> [Extracted data]:
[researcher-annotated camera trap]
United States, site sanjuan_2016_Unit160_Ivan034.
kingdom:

* * *

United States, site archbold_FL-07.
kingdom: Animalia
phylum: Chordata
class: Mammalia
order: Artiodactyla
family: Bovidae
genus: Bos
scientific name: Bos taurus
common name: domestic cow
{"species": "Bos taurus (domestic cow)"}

> [What you have to do]: Extract every line of the records above that contains the word "site".

> [Response to the task]:
United States, site sanjuan_2016_Unit160_Ivan034.
United States, site archbold_FL-07.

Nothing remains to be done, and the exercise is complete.